start Supplied information

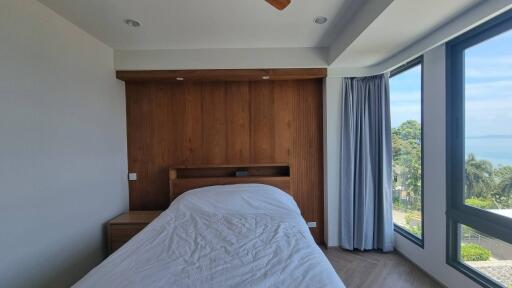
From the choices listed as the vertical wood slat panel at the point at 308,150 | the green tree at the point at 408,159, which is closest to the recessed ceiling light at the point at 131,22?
the vertical wood slat panel at the point at 308,150

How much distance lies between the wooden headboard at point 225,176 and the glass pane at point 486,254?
5.51 feet

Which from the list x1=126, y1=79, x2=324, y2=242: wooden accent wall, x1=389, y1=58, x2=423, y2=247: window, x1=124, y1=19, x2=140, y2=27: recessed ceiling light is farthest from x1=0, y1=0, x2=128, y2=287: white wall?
x1=389, y1=58, x2=423, y2=247: window

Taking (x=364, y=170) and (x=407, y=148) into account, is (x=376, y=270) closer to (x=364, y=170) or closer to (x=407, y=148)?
(x=364, y=170)

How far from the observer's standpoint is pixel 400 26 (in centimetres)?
192

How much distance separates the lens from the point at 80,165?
230 cm

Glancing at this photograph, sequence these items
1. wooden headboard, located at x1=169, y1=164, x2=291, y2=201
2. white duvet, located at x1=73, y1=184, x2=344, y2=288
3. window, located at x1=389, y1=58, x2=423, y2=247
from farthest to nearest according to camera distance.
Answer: wooden headboard, located at x1=169, y1=164, x2=291, y2=201 → window, located at x1=389, y1=58, x2=423, y2=247 → white duvet, located at x1=73, y1=184, x2=344, y2=288

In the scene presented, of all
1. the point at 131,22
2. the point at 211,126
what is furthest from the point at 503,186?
the point at 131,22

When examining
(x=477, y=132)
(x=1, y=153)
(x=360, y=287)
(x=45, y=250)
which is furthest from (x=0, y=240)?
(x=477, y=132)

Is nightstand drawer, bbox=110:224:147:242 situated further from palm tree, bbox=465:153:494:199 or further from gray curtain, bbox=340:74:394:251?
palm tree, bbox=465:153:494:199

end Supplied information

_Work to do_
Rewrite every one of the records above with "recessed ceiling light" changed to "ceiling spotlight" and nothing else altered. Omit the pictures from your version.

_Full response_
From the choices listed as the vertical wood slat panel at the point at 308,150 | the green tree at the point at 408,159, which is closest to the ceiling spotlight at the point at 131,22?
the vertical wood slat panel at the point at 308,150

How much distance lies between the wooden headboard at point 225,176 and the glass pane at point 486,254?
5.51 feet

Which from the list x1=126, y1=79, x2=324, y2=242: wooden accent wall, x1=389, y1=58, x2=423, y2=247: window, x1=124, y1=19, x2=140, y2=27: ceiling spotlight is farthest from x1=0, y1=0, x2=128, y2=287: white wall?
x1=389, y1=58, x2=423, y2=247: window

Taking (x=364, y=170) and (x=407, y=148) into account, is (x=376, y=270) closer to (x=364, y=170) or closer to (x=407, y=148)?
(x=364, y=170)

How far from the observer's standpoint is pixel 400 26 (in centimetres)?
192

How much distance separates the lens from the point at 80,165?
230 cm

Glancing at this photograph, sequence these items
1. wooden headboard, located at x1=169, y1=164, x2=291, y2=201
2. white duvet, located at x1=73, y1=184, x2=344, y2=288
3. window, located at x1=389, y1=58, x2=423, y2=247
from farthest to nearest according to camera distance.
Answer: wooden headboard, located at x1=169, y1=164, x2=291, y2=201 → window, located at x1=389, y1=58, x2=423, y2=247 → white duvet, located at x1=73, y1=184, x2=344, y2=288

In the scene presented, of all
1. the point at 131,22
2. the point at 211,126
what is furthest from the point at 503,186?
the point at 131,22

When examining
(x=477, y=132)
(x=1, y=153)
(x=360, y=287)
(x=45, y=250)
which is furthest from (x=0, y=240)?
(x=477, y=132)

Is nightstand drawer, bbox=110:224:147:242 situated further from palm tree, bbox=465:153:494:199 or further from gray curtain, bbox=340:74:394:251?
palm tree, bbox=465:153:494:199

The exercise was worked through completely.